To begin with, Dijkstra's Algorithm is a famous single source shortest path algorithm. What does a single source shortest path algorithm mean? Visualize a loosely connected graph with 5 vertexes
initial
Figure 1

For Dijkstra to work, a source must first be specified, (let's assume source = vertex 0, hence single source). After running Dijkstra, the shortest paths from source to all vertexes are calculated and one can traversal from vertex 0 to every other vertexes with the guaranteed shortest path. Details of Dijkstra can be found here. In a nutshell, it works by greedily choosing the next vertex with minimum cost from source to traverse (best-first scanning) and update their cost if applicable. It also assumes there are no negative weight edges. But how does it relates to our topic of the day?

❓How D’Esopo-Pape Algorithm differs from Dijkstra's?

D’Esopo-Pape Algorithm, on the other hand, does not use a greedy approach to pick the next traversal. It instead chooses the next immediately available vertex from the queue to traverse regardless of its cost (breadth-first scanning). Moreover, D’Esopo-Pape Algorithm works with graphs with negative weight edges, provided that there are no cycles with an overall negative weight[1]. However, D’Esopo-Pape Algorithm, although has a better average runtime then Dijkstra in general, has exponential runtime in some cases traversing a dense graph[2].
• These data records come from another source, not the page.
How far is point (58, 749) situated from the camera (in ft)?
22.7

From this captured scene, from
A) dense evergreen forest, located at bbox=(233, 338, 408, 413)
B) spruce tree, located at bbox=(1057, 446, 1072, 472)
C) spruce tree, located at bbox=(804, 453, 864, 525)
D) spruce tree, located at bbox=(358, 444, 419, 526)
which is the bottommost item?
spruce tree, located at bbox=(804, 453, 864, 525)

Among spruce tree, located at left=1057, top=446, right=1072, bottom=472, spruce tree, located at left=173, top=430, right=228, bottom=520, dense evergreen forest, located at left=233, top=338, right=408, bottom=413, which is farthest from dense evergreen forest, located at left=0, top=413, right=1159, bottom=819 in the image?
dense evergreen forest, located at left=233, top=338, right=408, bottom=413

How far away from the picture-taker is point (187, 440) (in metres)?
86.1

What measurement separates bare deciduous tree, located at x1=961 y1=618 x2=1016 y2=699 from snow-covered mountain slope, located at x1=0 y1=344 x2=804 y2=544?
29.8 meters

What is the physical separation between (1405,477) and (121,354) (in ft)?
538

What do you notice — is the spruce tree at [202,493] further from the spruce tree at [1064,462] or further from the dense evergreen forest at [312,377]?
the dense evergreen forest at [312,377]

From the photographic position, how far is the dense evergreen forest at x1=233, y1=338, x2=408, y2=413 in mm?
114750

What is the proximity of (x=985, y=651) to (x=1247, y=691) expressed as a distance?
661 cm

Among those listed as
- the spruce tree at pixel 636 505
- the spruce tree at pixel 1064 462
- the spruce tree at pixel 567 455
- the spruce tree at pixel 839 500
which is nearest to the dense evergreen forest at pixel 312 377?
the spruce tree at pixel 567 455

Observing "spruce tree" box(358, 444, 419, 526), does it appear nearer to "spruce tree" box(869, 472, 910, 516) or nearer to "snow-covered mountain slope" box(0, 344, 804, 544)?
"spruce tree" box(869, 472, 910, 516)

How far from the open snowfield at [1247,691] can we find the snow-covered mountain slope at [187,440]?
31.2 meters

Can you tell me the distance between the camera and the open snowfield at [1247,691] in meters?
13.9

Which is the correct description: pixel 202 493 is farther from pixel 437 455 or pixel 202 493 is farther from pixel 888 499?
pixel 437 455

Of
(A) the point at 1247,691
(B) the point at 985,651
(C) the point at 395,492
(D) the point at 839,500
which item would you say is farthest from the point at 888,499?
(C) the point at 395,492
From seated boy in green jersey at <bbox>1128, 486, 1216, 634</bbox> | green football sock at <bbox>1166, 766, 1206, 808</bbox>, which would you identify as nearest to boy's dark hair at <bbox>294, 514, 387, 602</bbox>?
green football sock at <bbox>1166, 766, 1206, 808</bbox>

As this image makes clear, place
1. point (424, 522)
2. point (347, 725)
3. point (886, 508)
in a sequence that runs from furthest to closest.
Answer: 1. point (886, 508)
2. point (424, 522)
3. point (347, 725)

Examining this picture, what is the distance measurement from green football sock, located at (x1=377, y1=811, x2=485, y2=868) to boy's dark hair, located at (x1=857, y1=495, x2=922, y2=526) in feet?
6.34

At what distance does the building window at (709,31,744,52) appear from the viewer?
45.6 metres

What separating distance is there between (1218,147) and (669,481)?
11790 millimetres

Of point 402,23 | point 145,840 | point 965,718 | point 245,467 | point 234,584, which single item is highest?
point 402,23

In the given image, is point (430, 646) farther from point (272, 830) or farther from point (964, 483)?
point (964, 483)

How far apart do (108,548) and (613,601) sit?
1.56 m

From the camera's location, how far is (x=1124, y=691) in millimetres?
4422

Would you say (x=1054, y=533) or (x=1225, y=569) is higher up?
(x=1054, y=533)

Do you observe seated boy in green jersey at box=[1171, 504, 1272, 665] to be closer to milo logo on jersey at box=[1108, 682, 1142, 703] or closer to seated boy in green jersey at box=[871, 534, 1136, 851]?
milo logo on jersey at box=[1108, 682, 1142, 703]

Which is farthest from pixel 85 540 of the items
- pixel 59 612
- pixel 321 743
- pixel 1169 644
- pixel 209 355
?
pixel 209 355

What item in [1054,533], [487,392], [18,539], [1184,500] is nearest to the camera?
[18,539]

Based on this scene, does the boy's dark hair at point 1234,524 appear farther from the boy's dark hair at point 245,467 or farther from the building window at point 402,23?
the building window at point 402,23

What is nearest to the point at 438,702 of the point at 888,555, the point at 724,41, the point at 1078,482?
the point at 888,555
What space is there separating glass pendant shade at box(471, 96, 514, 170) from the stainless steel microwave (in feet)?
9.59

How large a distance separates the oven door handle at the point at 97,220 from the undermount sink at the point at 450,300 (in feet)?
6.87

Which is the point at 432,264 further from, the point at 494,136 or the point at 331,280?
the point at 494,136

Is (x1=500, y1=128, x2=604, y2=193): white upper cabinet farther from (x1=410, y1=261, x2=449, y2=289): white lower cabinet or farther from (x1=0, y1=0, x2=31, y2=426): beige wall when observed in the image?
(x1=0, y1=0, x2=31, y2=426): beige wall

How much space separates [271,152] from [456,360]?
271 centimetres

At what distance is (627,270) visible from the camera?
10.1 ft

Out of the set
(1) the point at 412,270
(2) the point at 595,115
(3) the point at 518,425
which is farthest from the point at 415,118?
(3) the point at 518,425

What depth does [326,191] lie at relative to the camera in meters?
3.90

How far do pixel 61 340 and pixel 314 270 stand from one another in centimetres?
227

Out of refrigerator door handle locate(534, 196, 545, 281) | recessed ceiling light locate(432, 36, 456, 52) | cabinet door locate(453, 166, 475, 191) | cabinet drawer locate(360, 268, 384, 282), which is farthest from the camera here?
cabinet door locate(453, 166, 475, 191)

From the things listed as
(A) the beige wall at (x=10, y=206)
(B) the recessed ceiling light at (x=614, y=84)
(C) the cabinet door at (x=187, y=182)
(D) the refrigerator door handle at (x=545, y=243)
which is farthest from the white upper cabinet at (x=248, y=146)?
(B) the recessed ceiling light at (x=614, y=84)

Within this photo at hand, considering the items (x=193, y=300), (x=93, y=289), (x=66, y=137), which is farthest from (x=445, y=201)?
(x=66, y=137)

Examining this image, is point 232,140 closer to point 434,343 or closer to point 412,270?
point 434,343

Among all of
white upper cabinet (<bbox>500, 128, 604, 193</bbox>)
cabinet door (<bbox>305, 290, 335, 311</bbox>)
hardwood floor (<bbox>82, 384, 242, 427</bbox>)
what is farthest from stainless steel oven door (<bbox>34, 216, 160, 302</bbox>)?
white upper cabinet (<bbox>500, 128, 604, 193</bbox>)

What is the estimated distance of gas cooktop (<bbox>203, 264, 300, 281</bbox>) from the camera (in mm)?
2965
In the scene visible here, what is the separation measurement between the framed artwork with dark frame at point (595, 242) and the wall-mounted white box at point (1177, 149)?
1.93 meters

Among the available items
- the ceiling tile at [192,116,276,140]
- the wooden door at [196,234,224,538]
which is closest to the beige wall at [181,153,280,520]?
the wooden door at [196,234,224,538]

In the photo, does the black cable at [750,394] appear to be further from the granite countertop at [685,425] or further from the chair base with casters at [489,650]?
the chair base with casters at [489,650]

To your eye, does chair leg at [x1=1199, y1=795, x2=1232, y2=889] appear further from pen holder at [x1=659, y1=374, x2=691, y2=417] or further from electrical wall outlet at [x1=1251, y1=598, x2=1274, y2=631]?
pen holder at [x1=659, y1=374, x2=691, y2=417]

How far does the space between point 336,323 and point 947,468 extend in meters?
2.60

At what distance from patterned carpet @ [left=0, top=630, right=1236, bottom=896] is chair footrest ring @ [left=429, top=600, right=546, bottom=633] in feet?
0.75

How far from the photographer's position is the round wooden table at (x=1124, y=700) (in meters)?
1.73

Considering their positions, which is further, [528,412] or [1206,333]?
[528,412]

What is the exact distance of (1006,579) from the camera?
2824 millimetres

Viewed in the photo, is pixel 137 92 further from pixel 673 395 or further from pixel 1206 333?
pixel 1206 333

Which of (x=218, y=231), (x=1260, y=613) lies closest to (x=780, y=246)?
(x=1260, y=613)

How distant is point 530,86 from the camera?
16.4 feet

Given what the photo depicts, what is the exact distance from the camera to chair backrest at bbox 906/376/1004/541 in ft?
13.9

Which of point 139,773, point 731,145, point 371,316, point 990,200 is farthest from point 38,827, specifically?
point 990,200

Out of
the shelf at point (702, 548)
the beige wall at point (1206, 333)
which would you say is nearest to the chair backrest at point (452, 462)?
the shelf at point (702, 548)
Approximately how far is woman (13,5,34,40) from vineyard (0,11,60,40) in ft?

🚙2. D’Esopo-Pape Algorithm under the hood

🖥️Pseudocode [1]

D’Esopo-Pape(src):
    distance[v] = infinity for each vertex v
    distance[src] = 0

    previous[v] = NULL for each vertex v

    // Initialize a double-ended queue, deque should have constant runtime
    // inserting and deleting from front and back
    de = deque()
    de.pushback(src)

    while de is not empty:
        // Extract the next available vertex from the queue
        v = de[1]
        de.popfront()
    
        for each neighbor u of v:
            alt_cost = distance[u] + weight of edge u -> v
            if alt_cost < distance[v]:
                distance[v] = alt_cost
                previous[v] = [u]

                // insert elements back into the queue
                if v is not in the queue and has never joined queue previously:
                    // append to the back of queue
                    de.pushback(v)

                else if v is not in the queue and has joined queue previously:
                    // append to the front of queue
                    de.pushfront(v)

As shown in the comments above, D’Esopo-Pape Algorithm uses deque instead of normal queue which maintains a constant time operation for pushback() and pushfront(). At each loop, the first element in deque is popped instead of choosing the vertex with the lowest cost. After updating the cost to vertex v, v would be appended (front or back) to deque subjected to the conditionals. It is quite similar to Dijkstra's Algorithm with a few tweaks.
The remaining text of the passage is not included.